**The records:**

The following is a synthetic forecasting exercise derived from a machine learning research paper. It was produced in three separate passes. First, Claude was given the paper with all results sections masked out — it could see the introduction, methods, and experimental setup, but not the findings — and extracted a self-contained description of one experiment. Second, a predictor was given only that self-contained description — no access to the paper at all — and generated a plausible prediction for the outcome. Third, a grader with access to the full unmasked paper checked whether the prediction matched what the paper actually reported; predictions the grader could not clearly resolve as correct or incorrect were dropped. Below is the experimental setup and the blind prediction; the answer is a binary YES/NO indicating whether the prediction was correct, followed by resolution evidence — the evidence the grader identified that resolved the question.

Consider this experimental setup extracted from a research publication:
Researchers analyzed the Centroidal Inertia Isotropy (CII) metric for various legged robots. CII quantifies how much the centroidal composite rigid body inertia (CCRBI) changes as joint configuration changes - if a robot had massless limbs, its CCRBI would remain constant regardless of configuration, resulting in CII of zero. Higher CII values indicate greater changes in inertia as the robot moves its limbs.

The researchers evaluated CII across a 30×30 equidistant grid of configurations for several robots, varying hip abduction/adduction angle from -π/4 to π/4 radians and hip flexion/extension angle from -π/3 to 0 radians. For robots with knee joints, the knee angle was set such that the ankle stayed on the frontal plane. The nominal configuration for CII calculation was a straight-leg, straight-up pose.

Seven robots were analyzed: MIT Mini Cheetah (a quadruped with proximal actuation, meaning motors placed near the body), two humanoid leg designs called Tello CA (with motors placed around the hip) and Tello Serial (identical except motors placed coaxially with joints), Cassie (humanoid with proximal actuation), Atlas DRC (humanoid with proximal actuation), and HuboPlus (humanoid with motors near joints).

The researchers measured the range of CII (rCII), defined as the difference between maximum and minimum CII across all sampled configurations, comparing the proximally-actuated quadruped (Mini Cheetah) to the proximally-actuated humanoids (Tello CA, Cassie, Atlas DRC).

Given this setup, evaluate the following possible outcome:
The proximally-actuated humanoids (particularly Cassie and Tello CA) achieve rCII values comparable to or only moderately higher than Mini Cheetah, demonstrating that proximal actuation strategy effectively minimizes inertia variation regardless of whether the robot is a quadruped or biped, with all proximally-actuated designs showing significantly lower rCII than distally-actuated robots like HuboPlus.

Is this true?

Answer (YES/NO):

**Directions:** Word for word, return the entire set of entries.

**Expected answer:**
The following is a synthetic forecasting exercise derived from a machine learning research paper. It was produced in three separate passes. First, Claude was given the paper with all results sections masked out — it could see the introduction, methods, and experimental setup, but not the findings — and extracted a self-contained description of one experiment. Second, a predictor was given only that self-contained description — no access to the paper at all — and generated a plausible prediction for the outcome. Third, a grader with access to the full unmasked paper checked whether the prediction matched what the paper actually reported; predictions the grader could not clearly resolve as correct or incorrect were dropped. Below is the experimental setup and the blind prediction; the answer is a binary YES/NO indicating whether the prediction was correct, followed by resolution evidence — the evidence the grader identified that resolved the question.

Consider this experimental setup extracted from a research publication:
Researchers analyzed the Centroidal Inertia Isotropy (CII) metric for various legged robots. CII quantifies how much the centroidal composite rigid body inertia (CCRBI) changes as joint configuration changes - if a robot had massless limbs, its CCRBI would remain constant regardless of configuration, resulting in CII of zero. Higher CII values indicate greater changes in inertia as the robot moves its limbs.

The researchers evaluated CII across a 30×30 equidistant grid of configurations for several robots, varying hip abduction/adduction angle from -π/4 to π/4 radians and hip flexion/extension angle from -π/3 to 0 radians. For robots with knee joints, the knee angle was set such that the ankle stayed on the frontal plane. The nominal configuration for CII calculation was a straight-leg, straight-up pose.

Seven robots were analyzed: MIT Mini Cheetah (a quadruped with proximal actuation, meaning motors placed near the body), two humanoid leg designs called Tello CA (with motors placed around the hip) and Tello Serial (identical except motors placed coaxially with joints), Cassie (humanoid with proximal actuation), Atlas DRC (humanoid with proximal actuation), and HuboPlus (humanoid with motors near joints).

The researchers measured the range of CII (rCII), defined as the difference between maximum and minimum CII across all sampled configurations, comparing the proximally-actuated quadruped (Mini Cheetah) to the proximally-actuated humanoids (Tello CA, Cassie, Atlas DRC).

Given this setup, evaluate the following possible outcome:
The proximally-actuated humanoids (particularly Cassie and Tello CA) achieve rCII values comparable to or only moderately higher than Mini Cheetah, demonstrating that proximal actuation strategy effectively minimizes inertia variation regardless of whether the robot is a quadruped or biped, with all proximally-actuated designs showing significantly lower rCII than distally-actuated robots like HuboPlus.

Is this true?

Answer (YES/NO):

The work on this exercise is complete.